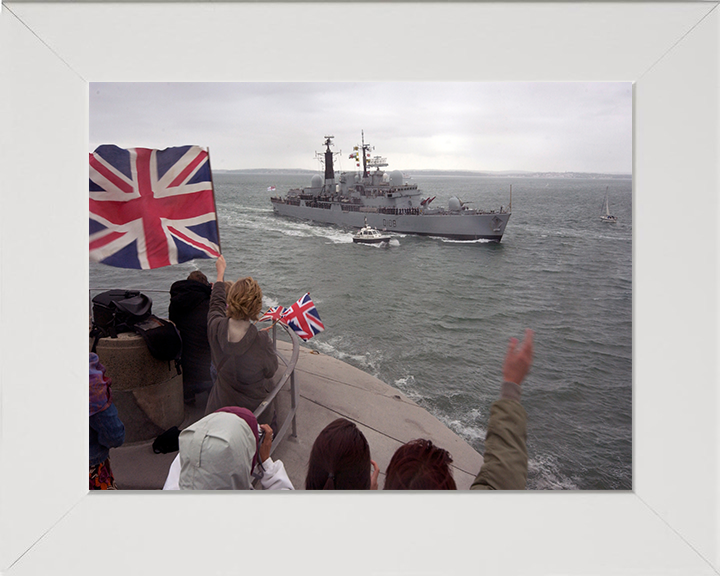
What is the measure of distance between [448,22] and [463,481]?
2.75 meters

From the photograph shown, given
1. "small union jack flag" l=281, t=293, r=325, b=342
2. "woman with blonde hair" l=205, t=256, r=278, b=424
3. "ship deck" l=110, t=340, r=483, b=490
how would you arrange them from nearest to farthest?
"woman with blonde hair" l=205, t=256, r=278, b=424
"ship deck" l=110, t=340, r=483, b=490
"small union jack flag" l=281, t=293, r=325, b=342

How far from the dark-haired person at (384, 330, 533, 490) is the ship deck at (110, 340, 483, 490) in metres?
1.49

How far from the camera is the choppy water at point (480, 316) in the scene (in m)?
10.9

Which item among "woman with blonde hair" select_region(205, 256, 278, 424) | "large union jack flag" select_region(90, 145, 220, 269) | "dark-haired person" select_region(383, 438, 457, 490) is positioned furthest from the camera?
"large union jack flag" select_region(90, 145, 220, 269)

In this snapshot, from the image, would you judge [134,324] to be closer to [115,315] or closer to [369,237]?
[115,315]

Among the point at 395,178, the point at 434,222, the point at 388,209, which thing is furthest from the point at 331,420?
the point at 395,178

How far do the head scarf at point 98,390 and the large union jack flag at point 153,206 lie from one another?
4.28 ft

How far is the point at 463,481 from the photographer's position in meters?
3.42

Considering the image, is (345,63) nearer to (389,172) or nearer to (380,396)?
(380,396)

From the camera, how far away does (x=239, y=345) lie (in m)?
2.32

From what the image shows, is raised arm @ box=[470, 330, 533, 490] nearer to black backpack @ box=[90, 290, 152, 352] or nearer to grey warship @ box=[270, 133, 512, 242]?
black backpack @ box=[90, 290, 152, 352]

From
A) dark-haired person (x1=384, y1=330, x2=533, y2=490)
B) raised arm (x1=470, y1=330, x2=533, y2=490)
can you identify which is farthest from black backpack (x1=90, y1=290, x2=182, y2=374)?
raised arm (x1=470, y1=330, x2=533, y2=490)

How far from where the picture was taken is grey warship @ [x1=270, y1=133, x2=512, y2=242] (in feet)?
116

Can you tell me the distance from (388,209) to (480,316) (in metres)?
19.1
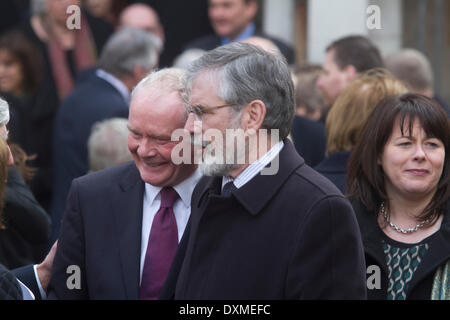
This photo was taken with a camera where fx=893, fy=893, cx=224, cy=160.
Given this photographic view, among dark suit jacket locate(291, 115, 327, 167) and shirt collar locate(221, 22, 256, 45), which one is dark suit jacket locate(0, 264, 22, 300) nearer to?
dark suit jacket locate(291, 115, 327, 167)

● ● ●

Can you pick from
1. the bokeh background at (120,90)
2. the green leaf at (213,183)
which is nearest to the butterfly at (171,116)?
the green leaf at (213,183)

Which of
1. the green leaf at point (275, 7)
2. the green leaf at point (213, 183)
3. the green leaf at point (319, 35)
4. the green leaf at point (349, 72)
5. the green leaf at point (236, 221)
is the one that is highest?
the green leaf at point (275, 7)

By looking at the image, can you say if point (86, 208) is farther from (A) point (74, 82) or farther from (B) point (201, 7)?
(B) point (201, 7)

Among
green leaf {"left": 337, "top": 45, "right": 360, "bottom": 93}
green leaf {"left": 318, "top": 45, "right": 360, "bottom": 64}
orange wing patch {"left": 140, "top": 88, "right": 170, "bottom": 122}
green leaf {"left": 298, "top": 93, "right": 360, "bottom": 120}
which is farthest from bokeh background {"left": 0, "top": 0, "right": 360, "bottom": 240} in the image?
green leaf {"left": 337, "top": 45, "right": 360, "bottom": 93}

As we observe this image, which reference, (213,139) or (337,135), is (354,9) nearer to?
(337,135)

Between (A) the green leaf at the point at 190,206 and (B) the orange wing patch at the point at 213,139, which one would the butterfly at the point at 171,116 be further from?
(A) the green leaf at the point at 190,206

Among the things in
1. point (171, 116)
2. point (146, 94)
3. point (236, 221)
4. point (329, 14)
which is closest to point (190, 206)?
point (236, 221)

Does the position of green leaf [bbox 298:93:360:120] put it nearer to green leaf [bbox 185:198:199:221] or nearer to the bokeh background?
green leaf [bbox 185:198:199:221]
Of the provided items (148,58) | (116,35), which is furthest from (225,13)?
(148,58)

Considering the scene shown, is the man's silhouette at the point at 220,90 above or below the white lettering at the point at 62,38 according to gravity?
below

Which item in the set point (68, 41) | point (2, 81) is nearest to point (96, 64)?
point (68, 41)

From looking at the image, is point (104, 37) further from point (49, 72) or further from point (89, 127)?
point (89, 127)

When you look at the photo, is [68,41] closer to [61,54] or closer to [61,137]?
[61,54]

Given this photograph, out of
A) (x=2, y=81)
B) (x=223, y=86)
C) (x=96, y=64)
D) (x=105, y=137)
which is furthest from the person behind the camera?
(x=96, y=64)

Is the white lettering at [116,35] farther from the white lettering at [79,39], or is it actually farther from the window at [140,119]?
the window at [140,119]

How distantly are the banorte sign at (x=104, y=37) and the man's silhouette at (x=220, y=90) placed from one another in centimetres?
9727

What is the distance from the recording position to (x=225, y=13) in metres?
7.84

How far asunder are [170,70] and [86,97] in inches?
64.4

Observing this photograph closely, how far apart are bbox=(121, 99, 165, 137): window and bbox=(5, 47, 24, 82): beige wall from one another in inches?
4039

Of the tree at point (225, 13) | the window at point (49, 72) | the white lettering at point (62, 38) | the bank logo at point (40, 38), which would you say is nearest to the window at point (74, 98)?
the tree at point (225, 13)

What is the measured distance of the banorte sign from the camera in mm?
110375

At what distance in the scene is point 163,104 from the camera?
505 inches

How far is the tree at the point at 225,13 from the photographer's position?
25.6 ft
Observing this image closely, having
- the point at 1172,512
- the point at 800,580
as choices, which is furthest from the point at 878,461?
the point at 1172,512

● ● ●

*TO BE DONE*: Retype the stretch of entries from the line containing "What is the measure of" through the line containing "2.75 meters", both included, character for character.

*TASK RESPONSE*:
What is the measure of distance between [448,22] and [463,481]?
2.75 meters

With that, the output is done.